* **DATA**:
****************************************
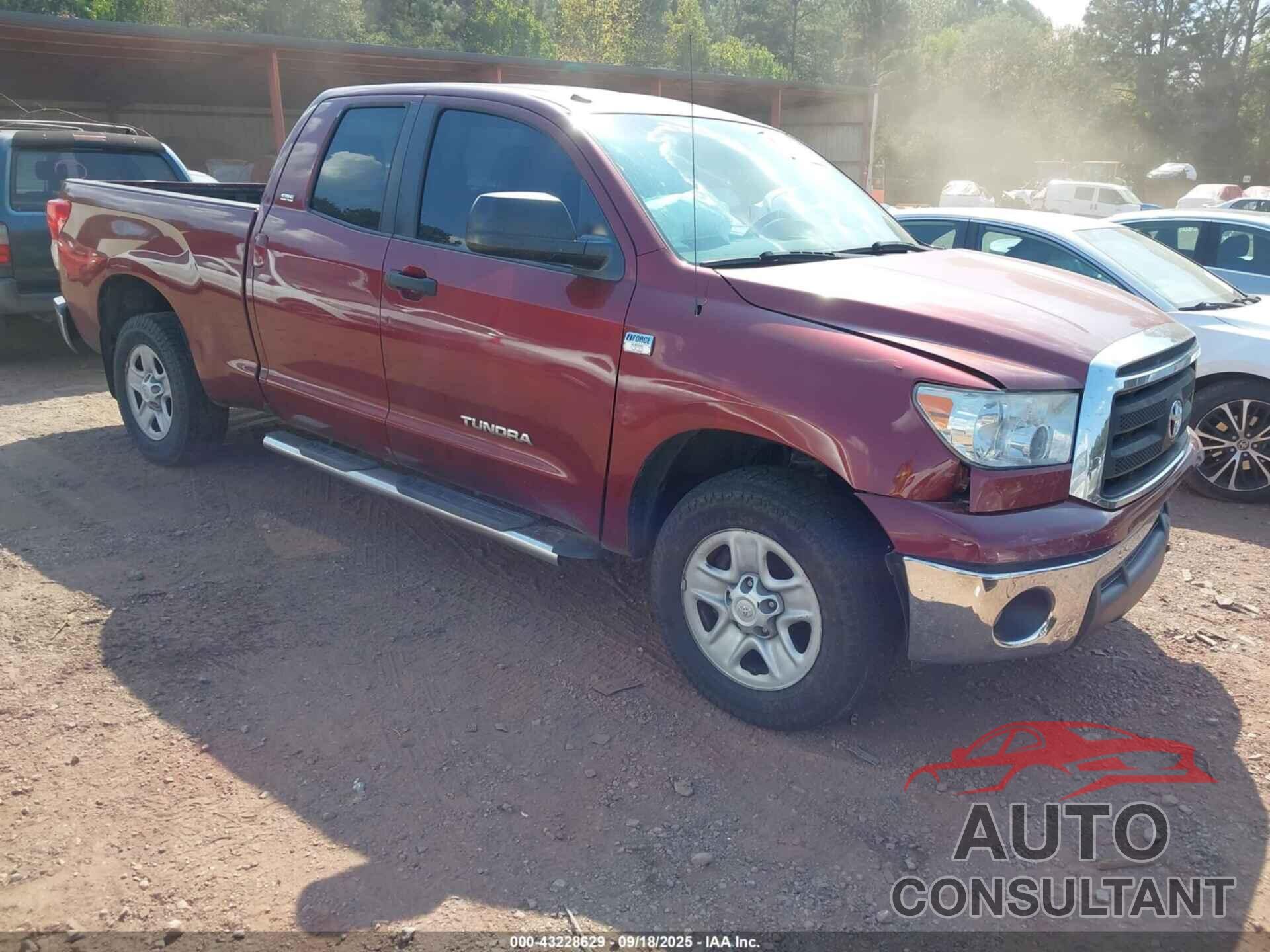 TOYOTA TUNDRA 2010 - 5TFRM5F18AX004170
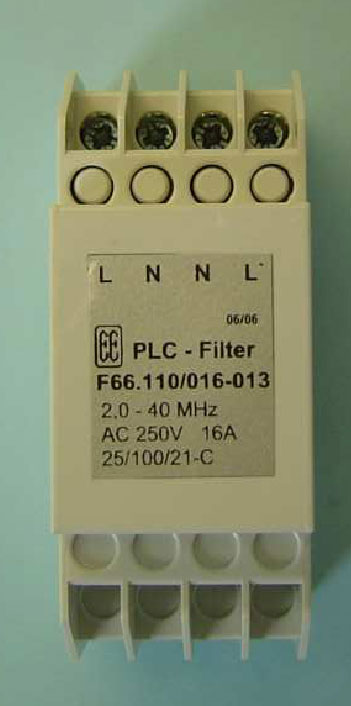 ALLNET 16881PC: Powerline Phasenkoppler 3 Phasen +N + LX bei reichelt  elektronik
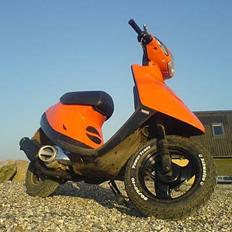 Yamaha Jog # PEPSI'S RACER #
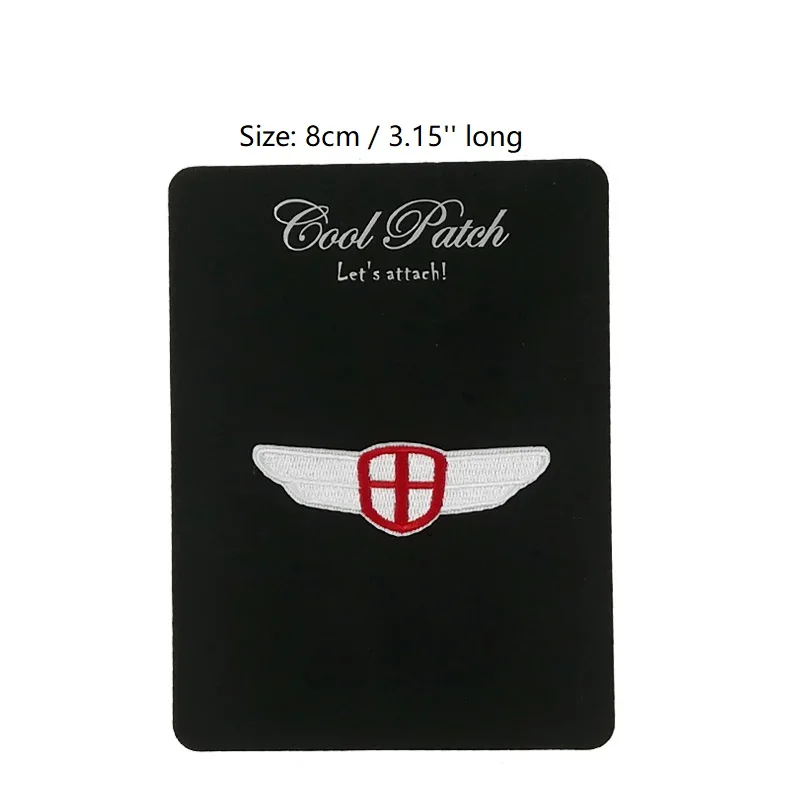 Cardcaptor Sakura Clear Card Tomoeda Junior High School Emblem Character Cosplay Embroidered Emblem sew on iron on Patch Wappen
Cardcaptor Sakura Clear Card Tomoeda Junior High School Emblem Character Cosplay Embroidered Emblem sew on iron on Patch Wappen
****************************************
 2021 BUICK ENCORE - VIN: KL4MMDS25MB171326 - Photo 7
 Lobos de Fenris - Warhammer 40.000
****************************************
* **EXERCISE OBJECTIVE**: Above are the records; print exactly the lines from the line with "2021 BUICK ENCORE" to the line with "Lobos de Fenris - Warhammer 40.000", including both, and nothing else.

* **ANSWER BOX**:
 2021 BUICK ENCORE - VIN: KL4MMDS25MB171326 - Photo 7
 Lobos de Fenris - Warhammer 40.000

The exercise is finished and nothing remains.